**PROVIDED TEXT:**
%%

There is no formal definition of a zombie firm, but it is generally agreed that these firms are economically unviable and manage to survive by tapping banks and capital markets (Caballero, Hoshi, and Kashyap 2008). Accordingly, we identify zombie firms in U.S. data by requiring that they are highly leveraged and unprofitable. More precisely, we require that zombie firms have leverage above the sample annual median, interest coverage ratio (ICR) below one, and negative real sales growth over the preceding three years. High leverage and low ICR help identify firms that cannot cover their debt-servicing costs, while negative sales growth identifies firms with low growth prospects, as sales growth is a good predictor of firms’ future performance.

The Federal Reserve

Whereas, the BIS notes,

Given the novelty of our zombie definition, we assess the robustness of our results with respect to variations in the specification of our zombie definition and with respect to alternative zombie definitions used in the literature, specifically definitions based on old age and subsidised credit…. We define a zombie company based on a persistent lack of profitability and low stock market valuation. The rationale for this definition is that firms which cannot generate profits over an extended period and whose stock market valuation suggests that they will also not do so in the future should normally exit the market.

BIS

(The BIS also applies some of the Fed’s credit worthiness measures to its definition.)

Based on its “novel” definition of a zombie, the BIS says,

We find that the number of zombie firms has on average risen significantly since the 1980s across the 14 advanced economies covered by our analysis.

%%

**Dataset entries:**
%%

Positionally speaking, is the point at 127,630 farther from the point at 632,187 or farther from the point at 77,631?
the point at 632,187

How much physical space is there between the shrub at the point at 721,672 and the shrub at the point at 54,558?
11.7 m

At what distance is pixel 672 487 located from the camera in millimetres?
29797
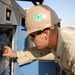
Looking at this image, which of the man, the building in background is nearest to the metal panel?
the building in background

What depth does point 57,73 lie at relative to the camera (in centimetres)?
305

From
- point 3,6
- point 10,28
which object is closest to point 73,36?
point 3,6

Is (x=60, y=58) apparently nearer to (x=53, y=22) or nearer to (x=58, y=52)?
(x=58, y=52)

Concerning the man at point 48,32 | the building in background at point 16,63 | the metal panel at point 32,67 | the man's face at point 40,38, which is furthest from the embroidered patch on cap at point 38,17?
the metal panel at point 32,67

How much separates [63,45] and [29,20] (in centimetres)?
41

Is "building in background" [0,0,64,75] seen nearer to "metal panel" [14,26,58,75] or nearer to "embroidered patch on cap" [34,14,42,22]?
"metal panel" [14,26,58,75]

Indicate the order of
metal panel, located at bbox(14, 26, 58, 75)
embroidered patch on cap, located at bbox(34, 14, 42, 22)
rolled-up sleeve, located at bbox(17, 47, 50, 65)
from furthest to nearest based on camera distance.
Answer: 1. metal panel, located at bbox(14, 26, 58, 75)
2. rolled-up sleeve, located at bbox(17, 47, 50, 65)
3. embroidered patch on cap, located at bbox(34, 14, 42, 22)

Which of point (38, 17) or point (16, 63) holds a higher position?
point (38, 17)

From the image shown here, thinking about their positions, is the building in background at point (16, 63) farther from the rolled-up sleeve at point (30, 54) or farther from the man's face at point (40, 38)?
the man's face at point (40, 38)

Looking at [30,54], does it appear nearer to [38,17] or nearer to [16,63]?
[16,63]

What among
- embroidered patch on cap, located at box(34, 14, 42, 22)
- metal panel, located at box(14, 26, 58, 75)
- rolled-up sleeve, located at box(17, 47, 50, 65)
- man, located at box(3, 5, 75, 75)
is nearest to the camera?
man, located at box(3, 5, 75, 75)

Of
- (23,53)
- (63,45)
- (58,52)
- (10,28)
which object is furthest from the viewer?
(10,28)

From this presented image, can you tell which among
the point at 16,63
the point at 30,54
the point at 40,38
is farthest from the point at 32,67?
the point at 40,38

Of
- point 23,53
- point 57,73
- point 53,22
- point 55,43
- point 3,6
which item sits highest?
point 3,6
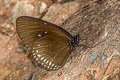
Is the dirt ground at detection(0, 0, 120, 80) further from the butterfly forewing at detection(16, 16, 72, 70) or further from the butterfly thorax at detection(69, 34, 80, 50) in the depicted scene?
the butterfly forewing at detection(16, 16, 72, 70)

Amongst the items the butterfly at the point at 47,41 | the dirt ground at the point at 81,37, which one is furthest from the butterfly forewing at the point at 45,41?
the dirt ground at the point at 81,37

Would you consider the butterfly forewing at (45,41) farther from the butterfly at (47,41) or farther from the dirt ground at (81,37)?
the dirt ground at (81,37)

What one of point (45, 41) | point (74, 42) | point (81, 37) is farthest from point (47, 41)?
point (81, 37)

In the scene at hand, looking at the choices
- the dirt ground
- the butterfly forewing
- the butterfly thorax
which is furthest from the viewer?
the butterfly thorax

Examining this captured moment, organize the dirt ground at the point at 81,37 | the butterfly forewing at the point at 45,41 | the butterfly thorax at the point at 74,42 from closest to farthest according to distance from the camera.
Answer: the dirt ground at the point at 81,37 → the butterfly forewing at the point at 45,41 → the butterfly thorax at the point at 74,42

%%

**WHAT TO WORK ON:**
**A)** In the passage on zombie firms, what three conditions does the Federal Reserve require a firm to meet to be identified as a zombie?
**B)** According to the passage on zombie firms, how many advanced economies does the BIS analysis cover?
**C)** Reproduce the passage on zombie firms, starting at the words "Whereas, the BIS" and stopping after "exit the market.", and rename "stock market valuation" to "equity valuation" throughout.

**SOLVED TASKS:**
**A)**
- Leverage above the sample annual median
- An interest coverage ratio (ICR) below one
- Negative real sales growth over the preceding three years

**B)** The BIS analysis covers 14 advanced economies.

**C)**
Whereas, the BIS notes,

Given the novelty of our zombie definition, we assess the robustness of our results with respect to variations in the specification of our zombie definition and with respect to alternative zombie definitions used in the literature, specifically definitions based on old age and subsidised credit…. We define a zombie company based on a persistent lack of profitability and low equity valuation. The rationale for this definition is that firms which cannot generate profits over an extended period and whose equity valuation suggests that they will also not do so in the future should normally exit the market.